The Western Hemisphere's greatest wizards and witches are educated at the GWSWM. Its graduates are sought after in the magical world of business, government, and education.
The school's field work in spell archeology is renowned. Their wandmanship and spellology are unique in both form and phraseology. It is to this school we went in search of a wizard knowledgeable in the mystical practice of horcruxes. Our quest was simple in definition and questionably impossible in execution. My associates and I had two questions requiring answers: 1) Was the original Voyager truly gone? 2) If not, was enough of it locked away in heavily spelled hard drive horcruxes to be enchanted back from a forgotten code?
The heavily robed, tri-bifocaled headmaster was obliging during our interrogation. He answer both questions while searching his patchy gray beard for bits of unfinished pork pie unceremoniously deposited during the midday meal, much to the delight of the first year students who sit closest to the elevated masters table.

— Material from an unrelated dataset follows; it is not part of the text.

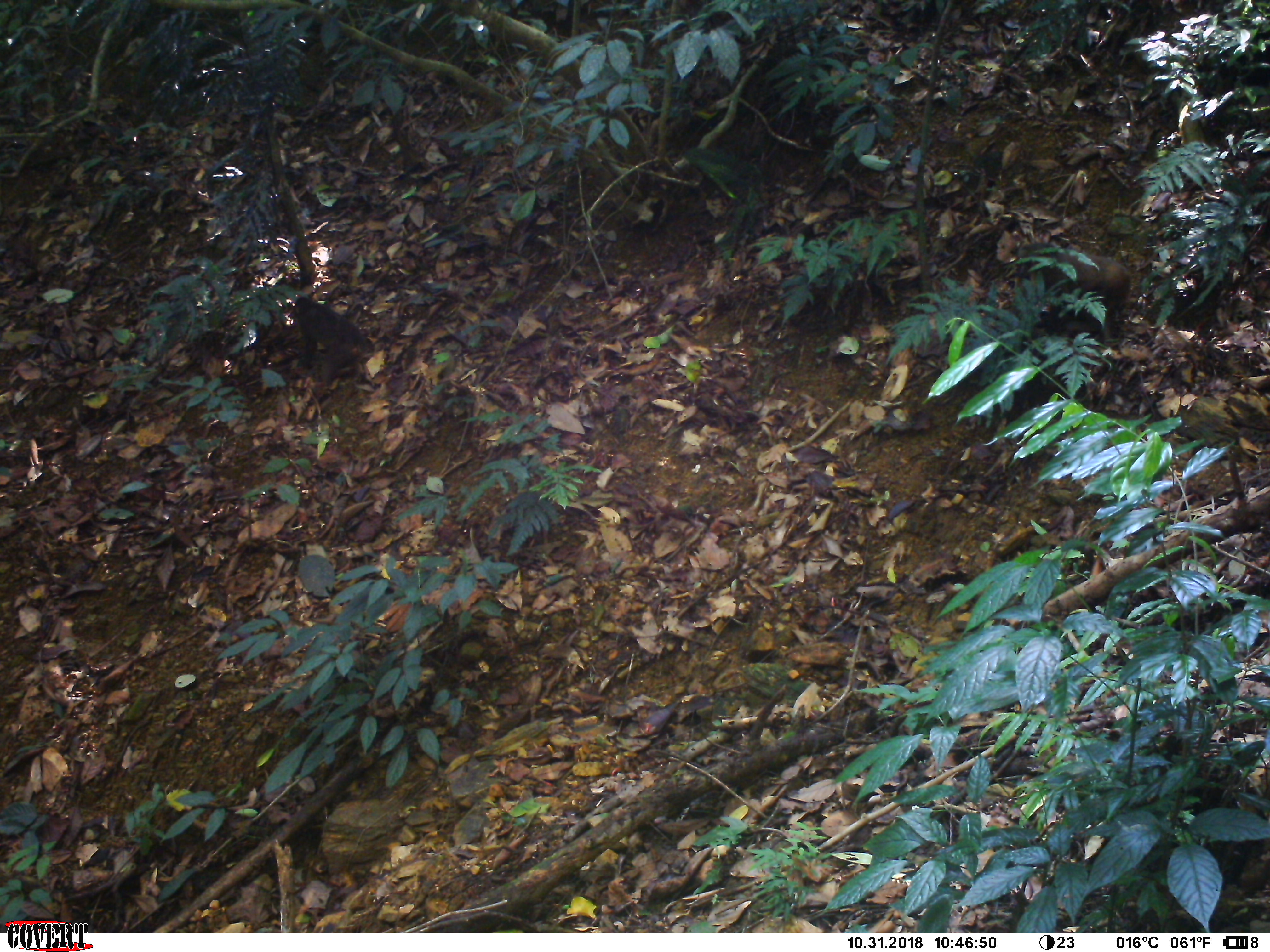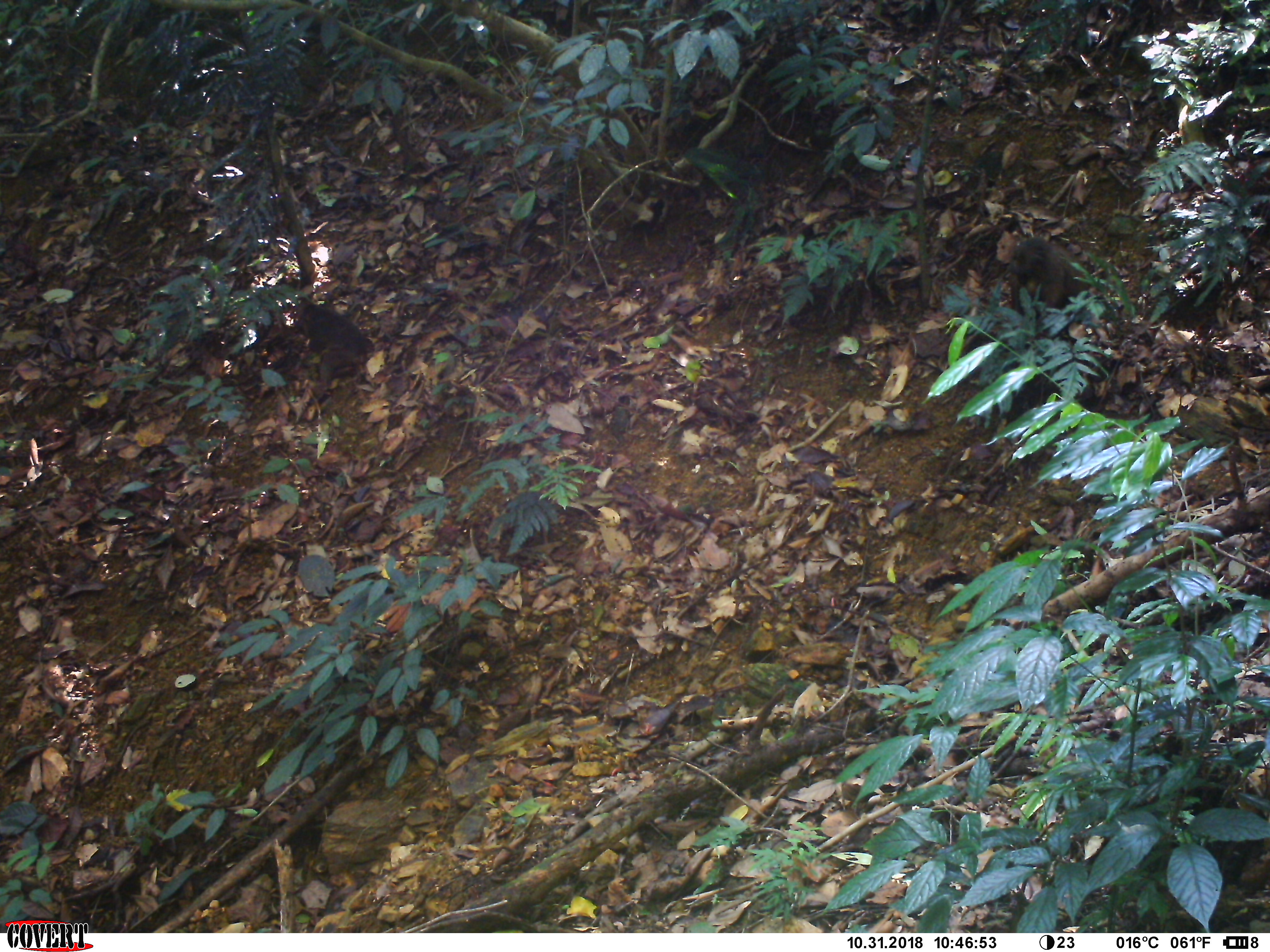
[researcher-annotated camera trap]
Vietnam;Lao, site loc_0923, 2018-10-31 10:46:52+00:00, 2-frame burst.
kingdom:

"The Voyager was preserved to some extent by Professor Ricks," he said. "It is he, and he alone, who can cast the spells necessary to bring what was - back to what is." The headmaster walked to the open window to lean out for a listen. Grunting in the negative, he tapped his left ear with his wand and extended it further out, his body teetering a degree or two from finding an end at the bottom of a long and painfully unforgiving cliff. Pulling himself back from the brink, he revealed his finding. "Professor Ricks is in his workshop on the verge where the forest brushes up against the mud pond. I hear him smithing. He loves to tinker with bits of this and that."

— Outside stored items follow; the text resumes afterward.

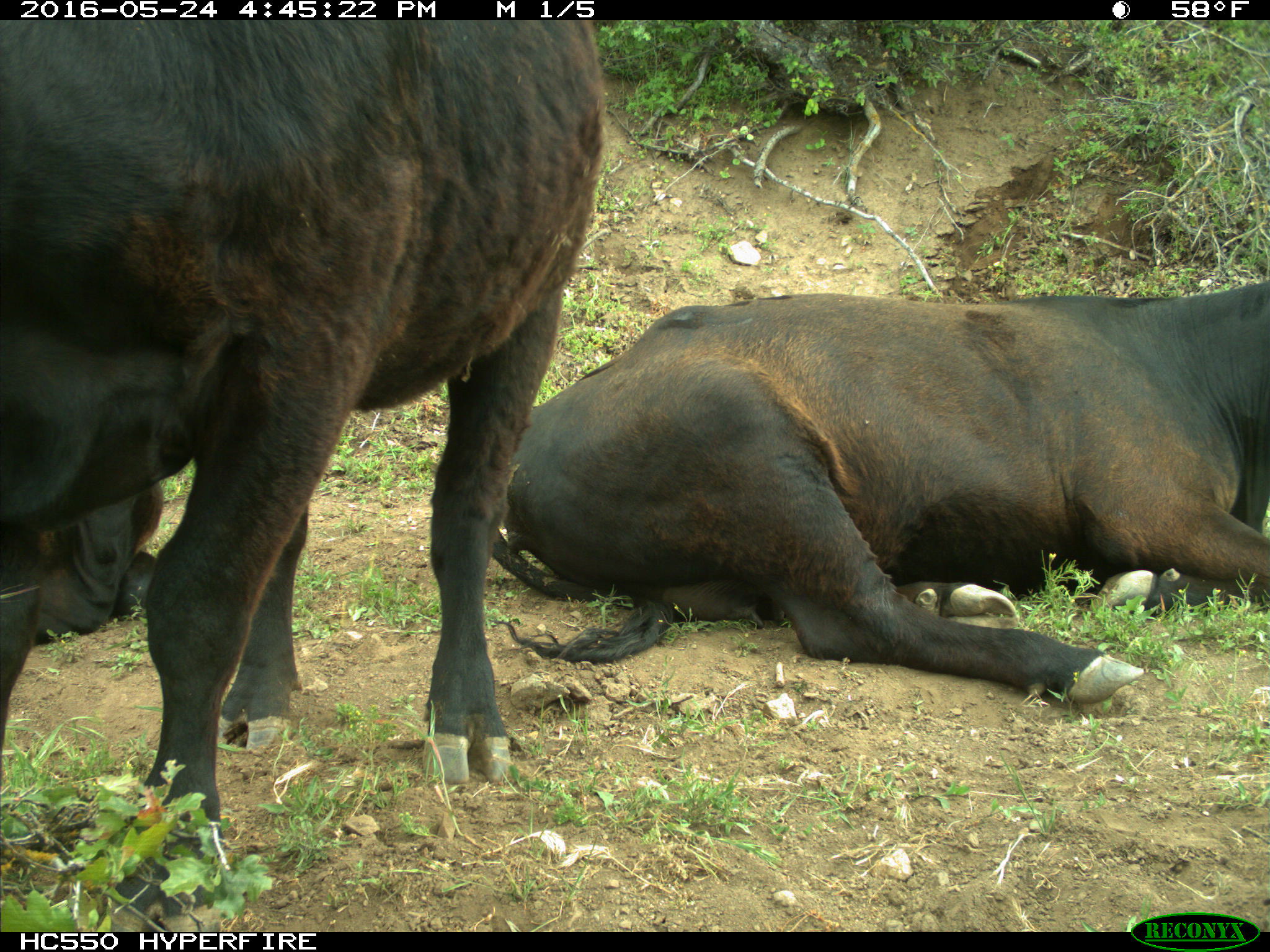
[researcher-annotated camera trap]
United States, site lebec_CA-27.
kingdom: Animalia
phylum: Chordata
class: Mammalia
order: Artiodactyla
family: Bovidae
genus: Bos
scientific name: Bos taurus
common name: domestic cow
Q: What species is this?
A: Bos taurus (domestic cow).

We found Professor Ricks' workshop. He was inside working the bellows while turning a glowing metal rod. In the corner sat a simple contraption, the imagine of a person made of rods, pulleys, and wire. We explained who were were and the purpose for our visit. His eye's sparkled with the news that the time had come to pull the essence of the mother ship from the horcruxes he had so faithfully spelled five years previously. He asked for patience while he changed from his smithing overalls. Then, dressed in his muggle's best, he gathered the horcruxes, placed them gently in a knapsack and strung it over his shoulder. "Let's be about it!" he exclaimed as he strode out into the dusty twilight. We followed, carefully steering away from the mud pond on his advice.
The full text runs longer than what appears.